Jump to: navigation, search

EclipseSCADA/Plan/Haystack

This is the planning document for Eclipse SCADA Haystack, a big data value archive.

This document will change during the planning and evaluation phase. We are happy to receive your input and thoughts.

Draf proposal on Google Drive

Background

The Eclipse SCADA system can store analog values in a value data archive. As a storage is used a plain and simple file system structure named HDS. With this it is possible to store analog values in raw format (including sub-second timestamp resolution) for several years. It provides quick access for standard chart queries and only has a modest storage use (1 item, 1 month, one value every 250ms -> ~120MB). Due to its simple file structure, the HDS archive data can easily be replicated using simple rsync jobs (or other remove file copy tools), to some sort of slave instance which aggregates the data of multiple other value archives. This includes buffering on the local node as long as the connection to the global node is not available.

However the system will not scale beyond one node for an aggregated archive.

Purpose

The purpose of Eclipse SCADA Haystack is to provide a value data archive for analog values which can scale with the numbers of nodes added. The archive should be an aggregated archive, which gathers data from a distributed set of nodes and stores it persistently in a cluster.

Requirements

Technical

  • Scale with the size of the cluster
  • Provide data redundancy inside the cluster

Figures

  • The archive should be able to handle 10.000.000 items with an insertion rate of 1.000.000 insertions per second.

**Problem A**
Translate this sentence from the Haystack planning page into German: "However the system will not scale beyond one node for an aggregated archive."
The rows below were not drawn from the same source as the Haystack planning page.

**Dataset entries**

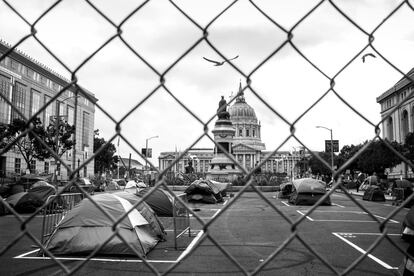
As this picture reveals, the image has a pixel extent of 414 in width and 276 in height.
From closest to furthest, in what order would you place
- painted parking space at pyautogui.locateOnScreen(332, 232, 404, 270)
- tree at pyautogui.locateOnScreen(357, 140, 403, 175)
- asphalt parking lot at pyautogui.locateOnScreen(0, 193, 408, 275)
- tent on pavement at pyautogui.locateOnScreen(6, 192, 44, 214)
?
asphalt parking lot at pyautogui.locateOnScreen(0, 193, 408, 275) → painted parking space at pyautogui.locateOnScreen(332, 232, 404, 270) → tent on pavement at pyautogui.locateOnScreen(6, 192, 44, 214) → tree at pyautogui.locateOnScreen(357, 140, 403, 175)

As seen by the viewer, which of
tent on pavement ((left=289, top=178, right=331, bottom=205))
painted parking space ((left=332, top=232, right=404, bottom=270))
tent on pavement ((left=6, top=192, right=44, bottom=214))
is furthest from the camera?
tent on pavement ((left=289, top=178, right=331, bottom=205))

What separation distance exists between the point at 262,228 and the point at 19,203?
1013 cm

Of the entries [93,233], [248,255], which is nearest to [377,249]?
[248,255]

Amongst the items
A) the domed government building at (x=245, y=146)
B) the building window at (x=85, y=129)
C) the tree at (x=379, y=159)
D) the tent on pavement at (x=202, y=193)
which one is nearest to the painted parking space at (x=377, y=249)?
the tent on pavement at (x=202, y=193)

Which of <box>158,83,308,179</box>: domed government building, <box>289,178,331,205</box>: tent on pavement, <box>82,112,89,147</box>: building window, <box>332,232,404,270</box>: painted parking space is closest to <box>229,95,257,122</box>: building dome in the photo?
<box>158,83,308,179</box>: domed government building

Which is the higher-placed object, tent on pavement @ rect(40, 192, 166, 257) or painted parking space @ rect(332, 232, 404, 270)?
tent on pavement @ rect(40, 192, 166, 257)

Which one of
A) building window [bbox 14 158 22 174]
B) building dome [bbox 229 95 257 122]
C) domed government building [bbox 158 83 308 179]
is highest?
building dome [bbox 229 95 257 122]

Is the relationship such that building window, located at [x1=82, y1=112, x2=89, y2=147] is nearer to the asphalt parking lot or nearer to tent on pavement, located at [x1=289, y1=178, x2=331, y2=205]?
tent on pavement, located at [x1=289, y1=178, x2=331, y2=205]

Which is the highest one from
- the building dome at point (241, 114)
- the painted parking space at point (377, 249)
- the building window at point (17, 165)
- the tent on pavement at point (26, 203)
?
the building dome at point (241, 114)

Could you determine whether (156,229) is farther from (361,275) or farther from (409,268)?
(409,268)

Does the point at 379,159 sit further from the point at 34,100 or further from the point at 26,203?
the point at 34,100

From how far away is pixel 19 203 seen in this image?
54.4ft

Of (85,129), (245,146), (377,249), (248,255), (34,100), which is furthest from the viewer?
(245,146)

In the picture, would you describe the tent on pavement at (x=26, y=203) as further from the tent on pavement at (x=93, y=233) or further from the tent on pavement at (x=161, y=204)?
the tent on pavement at (x=93, y=233)
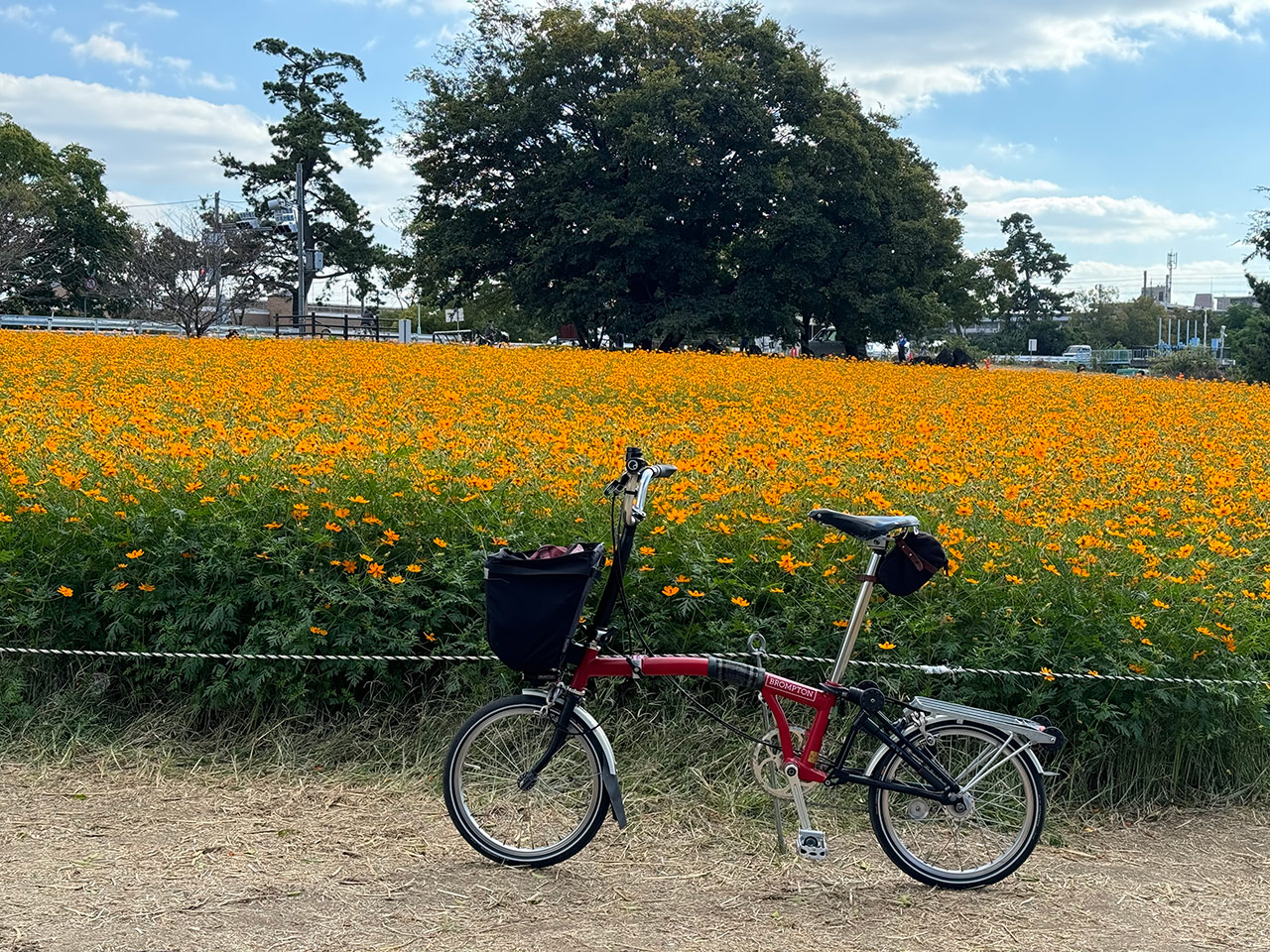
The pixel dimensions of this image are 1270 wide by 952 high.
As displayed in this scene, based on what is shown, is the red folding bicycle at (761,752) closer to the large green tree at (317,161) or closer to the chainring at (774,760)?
the chainring at (774,760)

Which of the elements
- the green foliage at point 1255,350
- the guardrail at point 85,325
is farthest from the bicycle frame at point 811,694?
the guardrail at point 85,325

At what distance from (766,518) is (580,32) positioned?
32.1m

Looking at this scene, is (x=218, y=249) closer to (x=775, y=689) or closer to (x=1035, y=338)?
(x=775, y=689)

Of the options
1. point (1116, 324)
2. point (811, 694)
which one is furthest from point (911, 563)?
point (1116, 324)

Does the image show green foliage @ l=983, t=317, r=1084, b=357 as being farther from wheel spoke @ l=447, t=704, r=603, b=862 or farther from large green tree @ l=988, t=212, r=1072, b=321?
wheel spoke @ l=447, t=704, r=603, b=862

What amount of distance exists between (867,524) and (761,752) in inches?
32.7

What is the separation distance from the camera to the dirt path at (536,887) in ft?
11.0

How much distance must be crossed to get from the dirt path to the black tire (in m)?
0.09

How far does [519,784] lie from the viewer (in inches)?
145

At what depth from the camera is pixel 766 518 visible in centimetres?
482

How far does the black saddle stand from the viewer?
345 centimetres

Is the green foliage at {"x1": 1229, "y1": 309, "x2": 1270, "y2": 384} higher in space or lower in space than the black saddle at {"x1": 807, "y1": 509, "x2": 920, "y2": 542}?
higher

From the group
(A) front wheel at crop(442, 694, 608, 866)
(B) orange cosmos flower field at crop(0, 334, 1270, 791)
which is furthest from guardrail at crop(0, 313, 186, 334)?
(A) front wheel at crop(442, 694, 608, 866)

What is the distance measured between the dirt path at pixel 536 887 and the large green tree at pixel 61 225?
53.1 meters
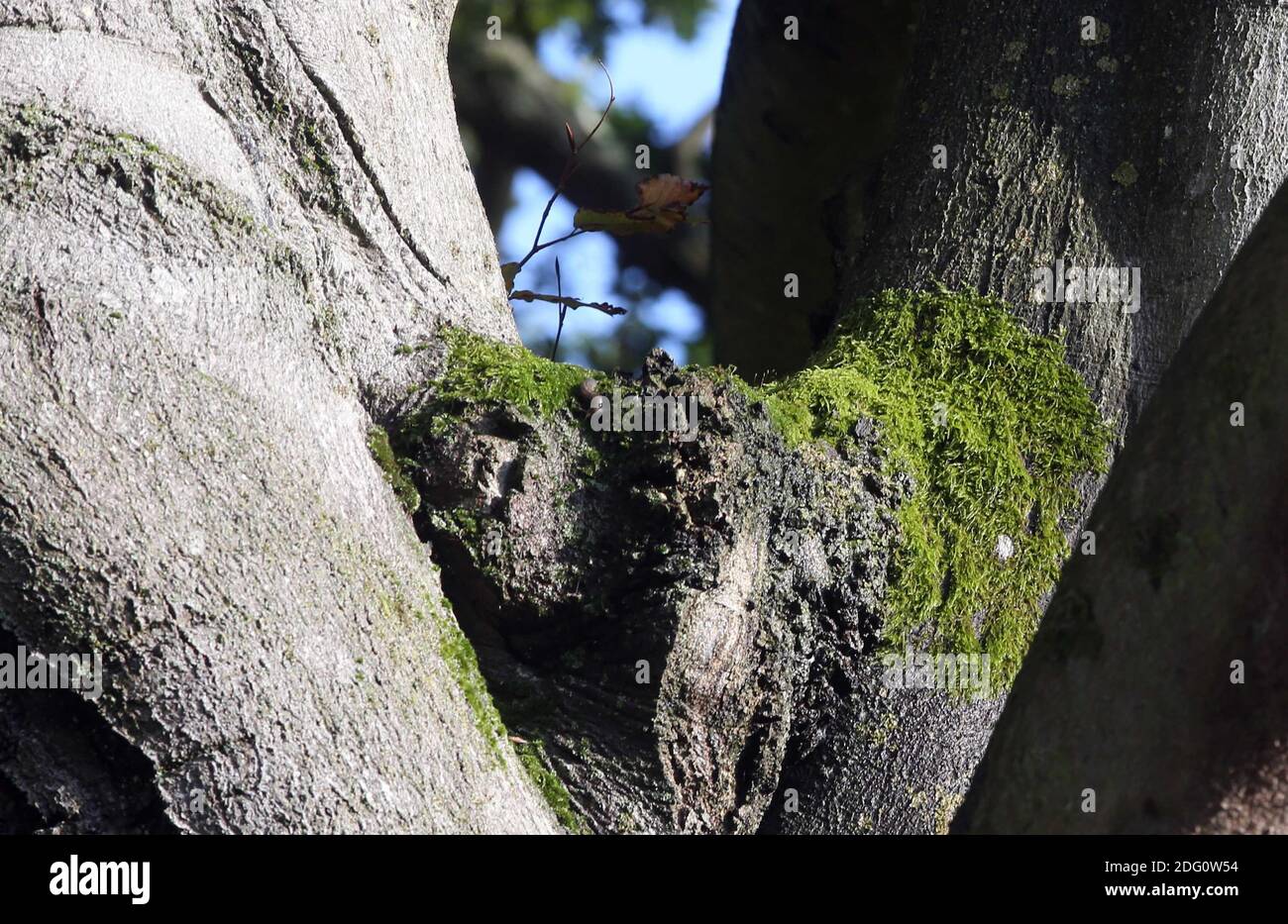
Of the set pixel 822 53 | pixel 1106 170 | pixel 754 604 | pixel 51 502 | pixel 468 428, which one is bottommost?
pixel 754 604

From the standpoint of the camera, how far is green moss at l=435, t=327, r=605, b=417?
1948 mm

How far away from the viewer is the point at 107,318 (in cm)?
159

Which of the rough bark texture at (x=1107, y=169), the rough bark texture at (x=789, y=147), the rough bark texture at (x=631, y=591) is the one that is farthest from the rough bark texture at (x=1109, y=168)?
the rough bark texture at (x=789, y=147)

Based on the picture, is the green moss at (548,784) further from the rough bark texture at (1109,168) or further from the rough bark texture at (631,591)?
the rough bark texture at (1109,168)

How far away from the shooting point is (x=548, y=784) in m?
1.87

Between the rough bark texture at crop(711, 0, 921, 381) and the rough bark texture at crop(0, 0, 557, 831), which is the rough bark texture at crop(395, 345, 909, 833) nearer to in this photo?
the rough bark texture at crop(0, 0, 557, 831)

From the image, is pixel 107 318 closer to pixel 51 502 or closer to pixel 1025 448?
pixel 51 502

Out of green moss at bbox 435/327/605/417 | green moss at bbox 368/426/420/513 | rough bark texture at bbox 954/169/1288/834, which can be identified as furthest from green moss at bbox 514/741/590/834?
rough bark texture at bbox 954/169/1288/834

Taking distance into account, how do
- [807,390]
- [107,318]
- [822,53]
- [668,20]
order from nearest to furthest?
[107,318], [807,390], [822,53], [668,20]
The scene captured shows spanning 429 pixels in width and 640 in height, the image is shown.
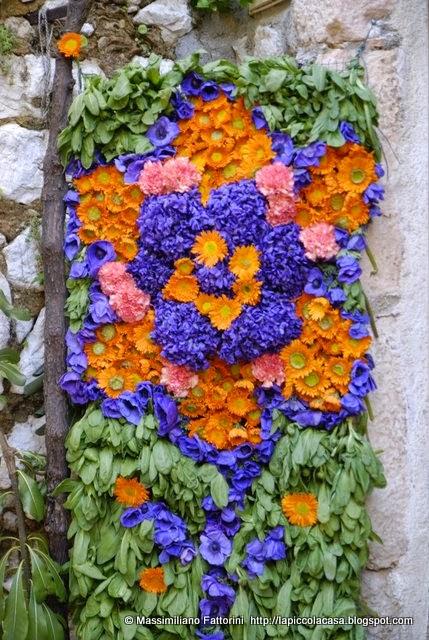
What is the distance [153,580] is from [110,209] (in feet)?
3.18

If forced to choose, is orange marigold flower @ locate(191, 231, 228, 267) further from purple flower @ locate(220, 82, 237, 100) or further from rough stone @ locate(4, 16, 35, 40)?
rough stone @ locate(4, 16, 35, 40)

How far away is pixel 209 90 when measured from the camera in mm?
1767

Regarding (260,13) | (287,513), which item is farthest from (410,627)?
(260,13)

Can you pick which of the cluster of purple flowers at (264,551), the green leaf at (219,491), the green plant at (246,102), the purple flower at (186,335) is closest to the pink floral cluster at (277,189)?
the green plant at (246,102)

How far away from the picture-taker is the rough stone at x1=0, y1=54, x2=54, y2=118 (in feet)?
6.23

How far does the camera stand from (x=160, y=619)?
1.75 m

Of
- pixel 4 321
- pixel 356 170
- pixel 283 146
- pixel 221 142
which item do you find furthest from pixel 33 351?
pixel 356 170

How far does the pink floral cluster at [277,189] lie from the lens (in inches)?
66.7

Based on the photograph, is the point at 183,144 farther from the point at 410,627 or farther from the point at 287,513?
the point at 410,627

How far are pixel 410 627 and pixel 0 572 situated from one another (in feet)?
3.58

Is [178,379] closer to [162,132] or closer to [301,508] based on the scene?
[301,508]

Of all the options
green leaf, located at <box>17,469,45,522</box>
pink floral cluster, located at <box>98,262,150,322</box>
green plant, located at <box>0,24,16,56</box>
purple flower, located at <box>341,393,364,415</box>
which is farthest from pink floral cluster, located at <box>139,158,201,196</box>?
green leaf, located at <box>17,469,45,522</box>

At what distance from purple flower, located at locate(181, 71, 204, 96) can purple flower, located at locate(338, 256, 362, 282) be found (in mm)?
573

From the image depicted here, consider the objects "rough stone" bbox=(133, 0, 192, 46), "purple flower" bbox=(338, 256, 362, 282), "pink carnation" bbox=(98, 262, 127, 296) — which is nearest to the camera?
"purple flower" bbox=(338, 256, 362, 282)
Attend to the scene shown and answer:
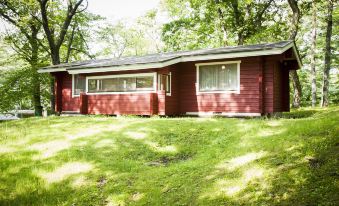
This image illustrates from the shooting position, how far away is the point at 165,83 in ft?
54.8

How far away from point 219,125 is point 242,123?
0.90 metres

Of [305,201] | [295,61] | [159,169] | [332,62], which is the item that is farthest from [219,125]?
[332,62]

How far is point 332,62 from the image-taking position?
108 feet

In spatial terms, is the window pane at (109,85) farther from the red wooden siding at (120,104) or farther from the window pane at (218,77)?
the window pane at (218,77)

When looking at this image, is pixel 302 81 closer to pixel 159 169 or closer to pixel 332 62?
pixel 332 62

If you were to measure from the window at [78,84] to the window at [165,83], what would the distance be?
604 cm

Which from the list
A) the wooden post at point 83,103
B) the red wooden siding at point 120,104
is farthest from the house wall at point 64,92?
the red wooden siding at point 120,104

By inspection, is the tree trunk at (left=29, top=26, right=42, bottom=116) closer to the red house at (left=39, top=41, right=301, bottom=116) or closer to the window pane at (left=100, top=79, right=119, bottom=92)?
the red house at (left=39, top=41, right=301, bottom=116)

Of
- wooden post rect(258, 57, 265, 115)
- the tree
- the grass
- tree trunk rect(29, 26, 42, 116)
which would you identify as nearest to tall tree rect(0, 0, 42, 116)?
tree trunk rect(29, 26, 42, 116)

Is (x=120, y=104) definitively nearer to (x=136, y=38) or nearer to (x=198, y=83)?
(x=198, y=83)

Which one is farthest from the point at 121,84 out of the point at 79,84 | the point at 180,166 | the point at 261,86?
the point at 180,166

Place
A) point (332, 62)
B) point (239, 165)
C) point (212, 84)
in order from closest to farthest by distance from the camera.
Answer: point (239, 165) < point (212, 84) < point (332, 62)

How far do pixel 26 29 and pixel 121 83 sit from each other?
701 inches

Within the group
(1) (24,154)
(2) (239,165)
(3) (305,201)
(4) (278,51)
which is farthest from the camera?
(4) (278,51)
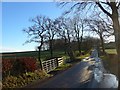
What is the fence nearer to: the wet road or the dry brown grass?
the wet road

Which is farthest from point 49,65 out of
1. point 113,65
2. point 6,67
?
point 6,67

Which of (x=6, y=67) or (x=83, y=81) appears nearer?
(x=6, y=67)

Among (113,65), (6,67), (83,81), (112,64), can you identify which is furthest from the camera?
(112,64)

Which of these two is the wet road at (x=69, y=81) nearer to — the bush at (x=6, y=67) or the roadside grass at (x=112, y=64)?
the bush at (x=6, y=67)

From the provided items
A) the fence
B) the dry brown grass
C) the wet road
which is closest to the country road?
the wet road

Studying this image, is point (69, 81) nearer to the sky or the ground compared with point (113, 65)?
nearer to the ground

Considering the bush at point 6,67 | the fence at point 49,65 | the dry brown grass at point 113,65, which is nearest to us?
the bush at point 6,67

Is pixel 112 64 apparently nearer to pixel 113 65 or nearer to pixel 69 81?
pixel 113 65

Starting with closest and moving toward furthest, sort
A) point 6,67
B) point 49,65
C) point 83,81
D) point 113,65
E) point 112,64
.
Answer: point 6,67 < point 83,81 < point 113,65 < point 112,64 < point 49,65

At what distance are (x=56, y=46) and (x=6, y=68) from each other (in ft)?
147

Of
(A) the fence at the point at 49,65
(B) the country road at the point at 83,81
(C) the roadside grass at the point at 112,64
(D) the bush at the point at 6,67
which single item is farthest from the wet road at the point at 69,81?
(A) the fence at the point at 49,65

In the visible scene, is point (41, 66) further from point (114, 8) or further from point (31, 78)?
point (114, 8)

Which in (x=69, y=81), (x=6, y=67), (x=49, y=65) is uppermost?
(x=6, y=67)

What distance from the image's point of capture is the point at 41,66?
24.3m
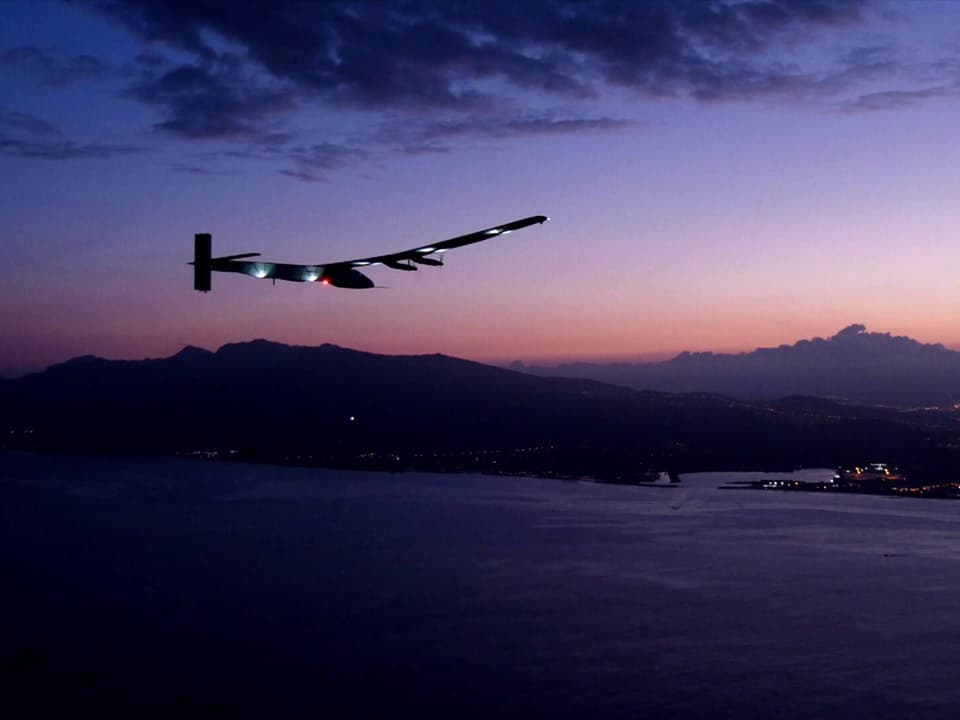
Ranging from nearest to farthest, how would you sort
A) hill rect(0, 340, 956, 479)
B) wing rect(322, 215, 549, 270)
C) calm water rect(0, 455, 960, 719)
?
wing rect(322, 215, 549, 270), calm water rect(0, 455, 960, 719), hill rect(0, 340, 956, 479)

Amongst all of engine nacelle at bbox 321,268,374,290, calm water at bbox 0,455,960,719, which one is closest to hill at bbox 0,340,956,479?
calm water at bbox 0,455,960,719

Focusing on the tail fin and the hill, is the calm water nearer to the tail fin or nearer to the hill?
the tail fin

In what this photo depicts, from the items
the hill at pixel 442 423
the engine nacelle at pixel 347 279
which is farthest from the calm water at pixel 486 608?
the hill at pixel 442 423

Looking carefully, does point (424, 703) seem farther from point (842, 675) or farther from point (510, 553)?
point (510, 553)

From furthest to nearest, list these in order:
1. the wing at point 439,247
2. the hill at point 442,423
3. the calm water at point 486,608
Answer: the hill at point 442,423
the calm water at point 486,608
the wing at point 439,247

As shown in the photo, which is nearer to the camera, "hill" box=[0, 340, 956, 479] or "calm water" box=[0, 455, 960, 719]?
"calm water" box=[0, 455, 960, 719]

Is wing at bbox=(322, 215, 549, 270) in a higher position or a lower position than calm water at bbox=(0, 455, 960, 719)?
higher

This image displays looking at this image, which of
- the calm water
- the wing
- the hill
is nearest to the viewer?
the wing

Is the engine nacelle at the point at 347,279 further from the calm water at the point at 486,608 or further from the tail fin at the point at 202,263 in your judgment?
the calm water at the point at 486,608

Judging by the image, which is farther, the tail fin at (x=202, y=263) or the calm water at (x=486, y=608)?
the calm water at (x=486, y=608)
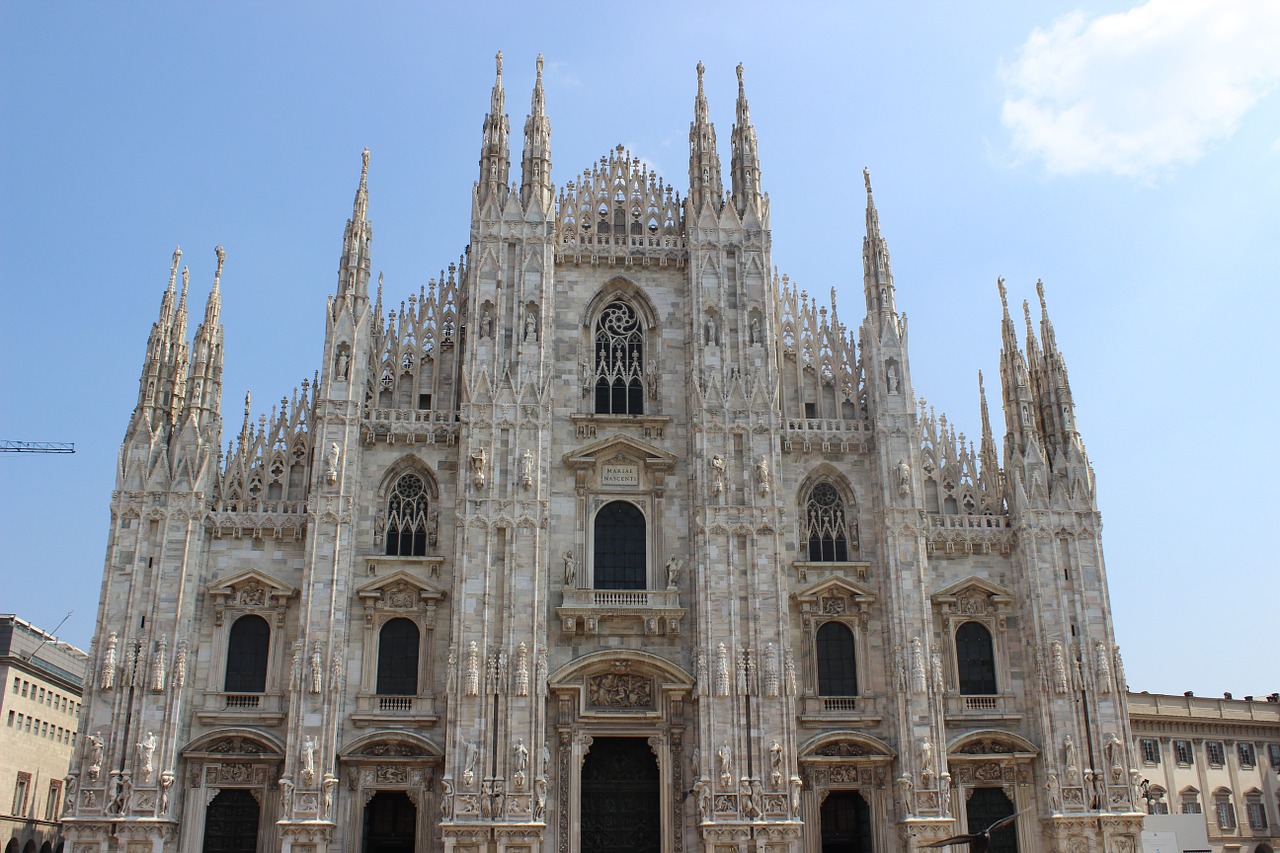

**Problem B**
Return the rows starting at the line that contains "As shown in" and ending at the last line of the rows, both included. Omit the pictures from your answer.

**Exercise output A**
Das System wird jedoch bei einem aggregierten Archiv nicht über einen Knoten hinaus skalieren.

**Exercise output B**
As shown in the photo, which is nearer to the camera, "hill" box=[0, 340, 956, 479] or "calm water" box=[0, 455, 960, 719]?
"calm water" box=[0, 455, 960, 719]

Is wing at bbox=(322, 215, 549, 270) in a higher position or a lower position than calm water at bbox=(0, 455, 960, 719)?
higher

This image displays looking at this image, which of
- the calm water
- the wing
- the hill
is nearest to the viewer?
the wing

Is the engine nacelle at the point at 347,279 further from the calm water at the point at 486,608 or further from the tail fin at the point at 202,263 in your judgment?
the calm water at the point at 486,608

Judging by the image, which is farther, the tail fin at (x=202, y=263) or the calm water at (x=486, y=608)?
the calm water at (x=486, y=608)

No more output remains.